To be sure, an underlying feature of the scheme has been marked regional disparities in its implementation. This author’s travels across many states in India to report on the scheme have found its execution oscillating between extremes with it being close to a success in states like Rajasthan, Andhra Pradesh and Tamil Nadu while proving to be almost elusive in many states such as Orissa, Jharkhand and perhaps even Uttar Pradesh.

However, despite its skewed performance map, the scheme’s greatest and undeniable achievement has been not on the economic front, but in reworking social dynamics in the form of the intangibles it has delivered. By creating a system that guarantees equal work and equal pay for all sections of the rural poor, this legislation has greatly empowered even the weakest sections who, with assured employment and some semblance of economic standing, are now able to stand up to the local elites and the more powerful sections. 

A case in point being emancipation of women, particularly in the traditionally repressive and feudal rural societies. Ignoring the reality of gender inequalities, it views men and women equally with respect to opportunities for gainful employment as well as wage rates. The Act stipulates the same wages for men and women and is committed to ensuring that at least 33 percent of the workers are women. Women’s participation in the scheme has had a direct impact on education with more families now spending on their children’s education.

Belonging to the same social framework that defines most of South Asia, Nepal has also been witness to similar discrimination against women and an MGNREGA-like Act could, at least to some extent, help extricate rural women from a web of oppression and dependence, giving them economic empowerment and a greater say in household matters.

The first question, however, in the feasibility of such a social legislation in any country is about its fiscal sustenance. Nepal, with its GDP growth rate of around just 3.5 percent, may not yet be able to support such a financially ambitious scheme. For instance, this scheme was not possible for the Indian economy of the 1950s-1980s growing at just around 3 percent. 

Another major concern about the scheme in India has been its spread and reach.
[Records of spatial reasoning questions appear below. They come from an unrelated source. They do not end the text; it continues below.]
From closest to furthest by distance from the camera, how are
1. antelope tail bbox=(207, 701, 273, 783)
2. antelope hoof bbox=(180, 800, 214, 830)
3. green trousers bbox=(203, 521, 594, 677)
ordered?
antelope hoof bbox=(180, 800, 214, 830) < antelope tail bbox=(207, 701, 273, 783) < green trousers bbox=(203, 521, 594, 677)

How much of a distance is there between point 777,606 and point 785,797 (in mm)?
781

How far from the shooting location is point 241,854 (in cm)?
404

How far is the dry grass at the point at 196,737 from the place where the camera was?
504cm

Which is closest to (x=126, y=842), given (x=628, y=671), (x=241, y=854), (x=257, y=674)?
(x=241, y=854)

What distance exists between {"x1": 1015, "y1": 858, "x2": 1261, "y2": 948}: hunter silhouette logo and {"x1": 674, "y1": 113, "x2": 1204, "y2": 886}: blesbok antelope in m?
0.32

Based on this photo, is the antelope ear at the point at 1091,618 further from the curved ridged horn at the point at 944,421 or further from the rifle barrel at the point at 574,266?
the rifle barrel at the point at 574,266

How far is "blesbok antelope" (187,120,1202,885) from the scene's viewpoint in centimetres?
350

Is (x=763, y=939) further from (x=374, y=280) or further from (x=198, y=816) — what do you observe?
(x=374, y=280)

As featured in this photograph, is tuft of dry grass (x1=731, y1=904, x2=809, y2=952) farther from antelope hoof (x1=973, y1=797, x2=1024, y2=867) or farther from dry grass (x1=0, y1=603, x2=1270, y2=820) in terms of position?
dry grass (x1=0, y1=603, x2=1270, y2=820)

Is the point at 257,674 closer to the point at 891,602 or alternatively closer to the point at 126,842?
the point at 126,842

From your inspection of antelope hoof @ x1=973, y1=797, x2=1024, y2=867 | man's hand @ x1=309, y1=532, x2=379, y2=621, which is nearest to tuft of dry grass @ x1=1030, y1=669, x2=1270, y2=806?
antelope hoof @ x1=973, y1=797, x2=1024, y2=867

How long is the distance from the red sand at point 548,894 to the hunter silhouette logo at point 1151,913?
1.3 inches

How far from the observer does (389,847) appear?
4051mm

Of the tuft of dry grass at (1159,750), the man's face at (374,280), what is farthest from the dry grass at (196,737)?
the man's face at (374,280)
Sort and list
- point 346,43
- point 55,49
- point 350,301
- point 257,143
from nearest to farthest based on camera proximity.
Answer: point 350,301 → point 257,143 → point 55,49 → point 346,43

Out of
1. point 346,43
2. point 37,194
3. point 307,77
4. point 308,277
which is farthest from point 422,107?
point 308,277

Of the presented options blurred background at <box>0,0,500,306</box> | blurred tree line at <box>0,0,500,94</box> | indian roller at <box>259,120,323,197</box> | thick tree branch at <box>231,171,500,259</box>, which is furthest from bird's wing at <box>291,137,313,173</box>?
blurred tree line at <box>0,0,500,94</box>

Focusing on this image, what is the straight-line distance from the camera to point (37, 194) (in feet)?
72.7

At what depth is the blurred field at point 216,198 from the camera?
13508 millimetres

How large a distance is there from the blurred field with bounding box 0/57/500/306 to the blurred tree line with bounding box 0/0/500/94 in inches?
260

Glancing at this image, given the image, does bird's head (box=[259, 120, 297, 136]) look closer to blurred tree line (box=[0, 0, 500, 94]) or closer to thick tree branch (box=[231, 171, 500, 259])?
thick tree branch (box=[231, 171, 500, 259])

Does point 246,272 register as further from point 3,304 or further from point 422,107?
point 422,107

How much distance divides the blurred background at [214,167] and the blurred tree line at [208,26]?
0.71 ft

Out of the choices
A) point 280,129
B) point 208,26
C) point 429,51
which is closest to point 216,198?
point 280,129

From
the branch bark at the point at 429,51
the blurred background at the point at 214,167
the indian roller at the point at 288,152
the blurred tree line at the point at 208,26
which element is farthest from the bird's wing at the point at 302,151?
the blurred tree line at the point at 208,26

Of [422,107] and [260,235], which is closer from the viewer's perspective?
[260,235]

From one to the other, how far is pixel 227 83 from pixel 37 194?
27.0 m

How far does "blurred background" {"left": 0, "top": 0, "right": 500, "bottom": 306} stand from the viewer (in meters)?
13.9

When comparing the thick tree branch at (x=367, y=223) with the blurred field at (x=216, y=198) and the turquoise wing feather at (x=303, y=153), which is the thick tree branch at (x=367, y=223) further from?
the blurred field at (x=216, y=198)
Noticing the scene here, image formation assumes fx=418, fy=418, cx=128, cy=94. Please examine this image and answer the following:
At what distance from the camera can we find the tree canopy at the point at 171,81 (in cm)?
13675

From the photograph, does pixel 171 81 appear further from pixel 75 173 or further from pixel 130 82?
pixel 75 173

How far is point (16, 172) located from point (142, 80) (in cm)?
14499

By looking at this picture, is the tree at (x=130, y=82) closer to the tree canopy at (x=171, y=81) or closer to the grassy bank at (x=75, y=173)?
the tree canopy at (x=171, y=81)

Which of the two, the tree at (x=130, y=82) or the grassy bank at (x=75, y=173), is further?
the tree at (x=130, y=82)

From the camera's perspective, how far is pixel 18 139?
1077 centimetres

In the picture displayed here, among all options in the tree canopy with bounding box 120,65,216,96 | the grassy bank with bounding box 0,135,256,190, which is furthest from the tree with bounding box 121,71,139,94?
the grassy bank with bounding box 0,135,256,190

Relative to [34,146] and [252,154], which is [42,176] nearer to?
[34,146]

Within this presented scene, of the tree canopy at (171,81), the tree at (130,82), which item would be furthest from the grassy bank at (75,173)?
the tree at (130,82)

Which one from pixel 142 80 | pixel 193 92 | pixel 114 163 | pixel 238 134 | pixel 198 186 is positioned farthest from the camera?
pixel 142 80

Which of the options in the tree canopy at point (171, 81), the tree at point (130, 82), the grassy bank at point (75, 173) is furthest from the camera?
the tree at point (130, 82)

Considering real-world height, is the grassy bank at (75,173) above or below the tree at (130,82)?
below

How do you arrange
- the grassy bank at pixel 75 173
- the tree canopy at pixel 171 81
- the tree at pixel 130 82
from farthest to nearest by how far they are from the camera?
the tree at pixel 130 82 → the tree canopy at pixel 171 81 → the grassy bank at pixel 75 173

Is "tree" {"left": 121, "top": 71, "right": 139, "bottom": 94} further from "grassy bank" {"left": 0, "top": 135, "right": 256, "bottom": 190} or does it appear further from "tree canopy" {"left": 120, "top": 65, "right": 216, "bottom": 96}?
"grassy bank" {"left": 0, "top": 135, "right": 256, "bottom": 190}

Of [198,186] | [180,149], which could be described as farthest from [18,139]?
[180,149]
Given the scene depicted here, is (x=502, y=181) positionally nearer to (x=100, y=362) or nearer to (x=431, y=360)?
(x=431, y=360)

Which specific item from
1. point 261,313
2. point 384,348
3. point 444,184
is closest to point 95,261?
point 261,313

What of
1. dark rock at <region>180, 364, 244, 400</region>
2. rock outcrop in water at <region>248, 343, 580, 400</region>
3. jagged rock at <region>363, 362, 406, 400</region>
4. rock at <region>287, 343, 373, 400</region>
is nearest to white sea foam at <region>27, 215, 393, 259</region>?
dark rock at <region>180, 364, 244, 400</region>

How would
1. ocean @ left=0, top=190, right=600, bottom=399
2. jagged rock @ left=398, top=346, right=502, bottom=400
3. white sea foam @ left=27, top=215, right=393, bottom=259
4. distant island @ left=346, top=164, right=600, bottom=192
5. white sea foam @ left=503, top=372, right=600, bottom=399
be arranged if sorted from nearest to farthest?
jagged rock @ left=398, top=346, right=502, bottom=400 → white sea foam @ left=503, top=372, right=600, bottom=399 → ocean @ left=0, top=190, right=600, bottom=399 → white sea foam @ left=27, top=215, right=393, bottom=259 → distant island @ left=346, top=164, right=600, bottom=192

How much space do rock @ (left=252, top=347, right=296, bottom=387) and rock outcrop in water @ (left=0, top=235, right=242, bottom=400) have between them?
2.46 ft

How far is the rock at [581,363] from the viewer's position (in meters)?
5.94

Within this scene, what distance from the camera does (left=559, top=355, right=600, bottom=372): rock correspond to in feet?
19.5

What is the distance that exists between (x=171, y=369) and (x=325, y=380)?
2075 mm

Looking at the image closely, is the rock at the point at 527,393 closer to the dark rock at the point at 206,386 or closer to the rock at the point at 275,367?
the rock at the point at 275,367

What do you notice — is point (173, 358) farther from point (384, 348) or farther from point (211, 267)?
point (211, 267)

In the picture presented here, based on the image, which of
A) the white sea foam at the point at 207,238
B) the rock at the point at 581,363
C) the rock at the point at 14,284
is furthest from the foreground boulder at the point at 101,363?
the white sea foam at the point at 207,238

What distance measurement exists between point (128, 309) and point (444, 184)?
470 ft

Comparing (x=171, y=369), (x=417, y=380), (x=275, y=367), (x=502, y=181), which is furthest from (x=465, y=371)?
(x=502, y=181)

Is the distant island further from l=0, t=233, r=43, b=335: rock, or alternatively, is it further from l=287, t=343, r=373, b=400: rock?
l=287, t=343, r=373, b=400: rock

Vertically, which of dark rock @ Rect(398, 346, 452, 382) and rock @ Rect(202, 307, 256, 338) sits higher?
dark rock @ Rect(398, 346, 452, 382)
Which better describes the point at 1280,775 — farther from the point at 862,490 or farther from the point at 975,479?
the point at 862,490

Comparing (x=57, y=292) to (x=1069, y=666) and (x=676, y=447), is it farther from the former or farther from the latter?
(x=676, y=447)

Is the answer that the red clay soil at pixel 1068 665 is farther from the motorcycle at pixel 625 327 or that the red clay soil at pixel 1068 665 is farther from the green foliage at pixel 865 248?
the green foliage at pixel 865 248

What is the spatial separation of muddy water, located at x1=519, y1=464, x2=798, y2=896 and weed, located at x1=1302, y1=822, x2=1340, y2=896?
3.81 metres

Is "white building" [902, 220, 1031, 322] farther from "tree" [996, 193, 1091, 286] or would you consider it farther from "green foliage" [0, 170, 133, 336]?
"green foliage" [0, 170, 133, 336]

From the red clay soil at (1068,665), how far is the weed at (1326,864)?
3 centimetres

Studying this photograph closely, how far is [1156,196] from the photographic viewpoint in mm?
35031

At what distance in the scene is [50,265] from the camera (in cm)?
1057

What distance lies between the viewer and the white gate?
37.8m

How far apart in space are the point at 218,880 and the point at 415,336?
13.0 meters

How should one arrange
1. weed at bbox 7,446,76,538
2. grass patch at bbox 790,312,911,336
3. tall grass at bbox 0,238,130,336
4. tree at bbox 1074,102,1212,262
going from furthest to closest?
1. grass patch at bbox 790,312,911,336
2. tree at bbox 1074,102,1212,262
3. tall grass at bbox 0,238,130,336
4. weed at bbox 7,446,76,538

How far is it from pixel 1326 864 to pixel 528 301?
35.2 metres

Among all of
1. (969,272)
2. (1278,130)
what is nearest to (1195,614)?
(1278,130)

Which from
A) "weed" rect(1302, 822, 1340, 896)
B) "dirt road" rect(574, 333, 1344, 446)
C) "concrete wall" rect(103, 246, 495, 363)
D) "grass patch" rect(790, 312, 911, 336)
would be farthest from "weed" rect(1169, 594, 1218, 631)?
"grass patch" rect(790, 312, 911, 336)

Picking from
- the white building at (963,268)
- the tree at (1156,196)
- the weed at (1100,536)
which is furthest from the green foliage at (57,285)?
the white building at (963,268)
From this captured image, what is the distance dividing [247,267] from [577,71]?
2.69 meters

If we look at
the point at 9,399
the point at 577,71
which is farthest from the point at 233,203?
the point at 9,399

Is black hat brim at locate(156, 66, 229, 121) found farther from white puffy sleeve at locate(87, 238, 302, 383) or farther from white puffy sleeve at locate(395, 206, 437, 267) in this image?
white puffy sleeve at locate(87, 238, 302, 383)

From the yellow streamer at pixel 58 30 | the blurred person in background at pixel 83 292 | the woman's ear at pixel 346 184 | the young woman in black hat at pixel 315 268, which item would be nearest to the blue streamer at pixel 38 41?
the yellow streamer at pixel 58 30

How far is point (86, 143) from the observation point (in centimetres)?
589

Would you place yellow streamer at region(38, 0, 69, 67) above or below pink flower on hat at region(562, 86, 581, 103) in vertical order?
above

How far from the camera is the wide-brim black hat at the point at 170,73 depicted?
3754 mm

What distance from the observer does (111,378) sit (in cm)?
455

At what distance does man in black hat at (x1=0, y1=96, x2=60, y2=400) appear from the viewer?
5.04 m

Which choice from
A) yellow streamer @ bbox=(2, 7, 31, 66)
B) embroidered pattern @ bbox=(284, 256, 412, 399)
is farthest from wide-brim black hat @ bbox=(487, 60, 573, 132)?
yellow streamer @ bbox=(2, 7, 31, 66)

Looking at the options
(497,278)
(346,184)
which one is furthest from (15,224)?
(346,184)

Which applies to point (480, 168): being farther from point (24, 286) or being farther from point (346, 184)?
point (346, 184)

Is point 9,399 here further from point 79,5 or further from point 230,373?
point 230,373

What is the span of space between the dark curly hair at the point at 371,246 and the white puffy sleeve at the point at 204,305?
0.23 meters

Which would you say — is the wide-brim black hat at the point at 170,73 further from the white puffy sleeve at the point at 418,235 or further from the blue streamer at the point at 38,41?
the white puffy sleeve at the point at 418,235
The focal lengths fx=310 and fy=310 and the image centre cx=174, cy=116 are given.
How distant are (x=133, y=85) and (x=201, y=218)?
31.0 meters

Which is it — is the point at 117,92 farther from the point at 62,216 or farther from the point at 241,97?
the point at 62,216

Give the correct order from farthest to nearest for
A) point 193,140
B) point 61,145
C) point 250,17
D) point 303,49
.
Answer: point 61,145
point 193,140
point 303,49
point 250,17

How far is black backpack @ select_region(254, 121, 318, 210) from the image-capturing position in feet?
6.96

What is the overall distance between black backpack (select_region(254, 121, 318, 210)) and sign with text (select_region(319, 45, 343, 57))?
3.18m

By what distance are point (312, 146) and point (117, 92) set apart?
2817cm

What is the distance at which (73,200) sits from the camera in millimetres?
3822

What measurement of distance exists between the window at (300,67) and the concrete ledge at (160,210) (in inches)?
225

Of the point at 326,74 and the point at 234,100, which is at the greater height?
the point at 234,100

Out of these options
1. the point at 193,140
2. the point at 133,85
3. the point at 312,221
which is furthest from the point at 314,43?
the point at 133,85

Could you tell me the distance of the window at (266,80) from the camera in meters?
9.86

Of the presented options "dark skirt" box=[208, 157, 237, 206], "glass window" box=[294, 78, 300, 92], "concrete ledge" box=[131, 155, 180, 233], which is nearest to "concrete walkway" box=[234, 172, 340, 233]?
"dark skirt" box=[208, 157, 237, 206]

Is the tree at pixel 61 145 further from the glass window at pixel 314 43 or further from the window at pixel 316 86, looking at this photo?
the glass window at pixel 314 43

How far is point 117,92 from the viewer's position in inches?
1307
While it was initially rolled out in just a few districts, it was eventually extended to all. However, schemes like this should ideally have more focused intervention, like being restricted to only the more poverty-ridden districts. Being executed as a nationwide scheme that promises jobs, it tends to be reduced to just another centrally sponsored program, losing its spirit of being a strictly distress scheme. In India, there have been concerns about the legislation creating a shortage of labor for agriculture, thus fuelling a debate on restricting this scheme to just the lean/non farming/ drought prone periods.

Narrowing down the scope of the legislation would a) perhaps be more fiscally prudent and viable for an economy like Nepal, and b) reduce chances of conflict between traditional rural jobs and the act.

Such an Act, meanwhile, has meant a massive monitoring exercise in India with leakage and corruption proving to be huge stumbling blocks. From social audits to national level monitors, independent evaluators, and now a proposed CAG audit system, this legislation has seen diverse forms of checks and balances and an equal number of ways of deceiving them.

While overall, the employment guarantee Act’s six year experience in India has been the proverbial mixed bag, Nepal—a society very much like India with high degrees of inequalities and pockets of rural distress—could do well to learn from its neighbor’s patchy tryst with the legislation. 

However, most importantly and before it even embarks on conceptualizing such a program, Nepal would do well to ponder over the glaring and ironic absence of a pivotal state agency— the rural development ministry, in a nation characterized by its rural profile.